Work instructions: Copy out word for word the part of the material that begins with the line containing "This photo depicts from the group" and continues through the end of the material, including that first line and the last one.

Provided records:
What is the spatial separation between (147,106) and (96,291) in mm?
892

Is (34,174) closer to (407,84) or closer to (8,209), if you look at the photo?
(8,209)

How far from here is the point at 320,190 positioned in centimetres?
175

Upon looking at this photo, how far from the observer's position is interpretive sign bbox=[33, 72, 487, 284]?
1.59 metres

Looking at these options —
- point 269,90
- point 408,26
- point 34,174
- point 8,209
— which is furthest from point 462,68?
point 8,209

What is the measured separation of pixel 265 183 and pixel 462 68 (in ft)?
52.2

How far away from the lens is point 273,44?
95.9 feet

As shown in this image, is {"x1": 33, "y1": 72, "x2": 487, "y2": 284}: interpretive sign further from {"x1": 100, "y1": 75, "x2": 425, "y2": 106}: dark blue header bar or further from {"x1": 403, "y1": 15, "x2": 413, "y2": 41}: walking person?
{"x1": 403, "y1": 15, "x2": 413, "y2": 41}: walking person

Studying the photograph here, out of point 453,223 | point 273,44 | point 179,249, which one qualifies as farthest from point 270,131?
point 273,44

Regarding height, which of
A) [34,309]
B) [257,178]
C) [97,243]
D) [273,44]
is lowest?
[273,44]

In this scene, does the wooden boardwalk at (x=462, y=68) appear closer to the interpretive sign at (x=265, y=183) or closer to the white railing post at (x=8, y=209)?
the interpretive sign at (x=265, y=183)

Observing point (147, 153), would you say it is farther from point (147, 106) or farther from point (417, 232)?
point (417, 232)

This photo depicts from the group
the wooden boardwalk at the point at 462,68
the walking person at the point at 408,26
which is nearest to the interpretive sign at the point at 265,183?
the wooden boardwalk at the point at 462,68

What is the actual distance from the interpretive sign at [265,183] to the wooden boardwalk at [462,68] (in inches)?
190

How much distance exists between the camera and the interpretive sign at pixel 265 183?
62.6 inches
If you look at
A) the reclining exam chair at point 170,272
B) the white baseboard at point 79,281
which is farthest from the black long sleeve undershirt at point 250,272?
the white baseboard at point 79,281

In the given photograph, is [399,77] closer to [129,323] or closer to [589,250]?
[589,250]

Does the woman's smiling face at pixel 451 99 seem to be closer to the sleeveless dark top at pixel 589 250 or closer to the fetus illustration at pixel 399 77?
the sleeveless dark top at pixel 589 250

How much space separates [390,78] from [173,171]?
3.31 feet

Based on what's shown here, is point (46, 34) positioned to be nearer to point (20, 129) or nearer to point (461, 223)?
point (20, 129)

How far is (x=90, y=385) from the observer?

Written solution:
This photo depicts from the group
the wooden boardwalk at the point at 462,68
the walking person at the point at 408,26
which is nearest to the interpretive sign at the point at 265,183?
the wooden boardwalk at the point at 462,68

What is the actual distance from the interpretive sign at [265,183] to the wooden boardwalk at [462,68] (in inches)?
190

How much distance exists between the camera and the interpretive sign at pixel 265 183?
62.6 inches
If you look at
A) the reclining exam chair at point 170,272
B) the white baseboard at point 79,281
which is farthest from the black long sleeve undershirt at point 250,272?
the white baseboard at point 79,281

In the given photograph, is [399,77] closer to [129,323] or closer to [589,250]?
[589,250]

Does the woman's smiling face at pixel 451 99 seem to be closer to the sleeveless dark top at pixel 589 250 or closer to the fetus illustration at pixel 399 77?
the sleeveless dark top at pixel 589 250

How much space separates [390,78] from [173,171]?
3.31 feet

Based on what's shown here, is point (46, 34) positioned to be nearer to point (20, 129) or nearer to point (461, 223)?
point (20, 129)

How far is (x=90, y=385) from the observer?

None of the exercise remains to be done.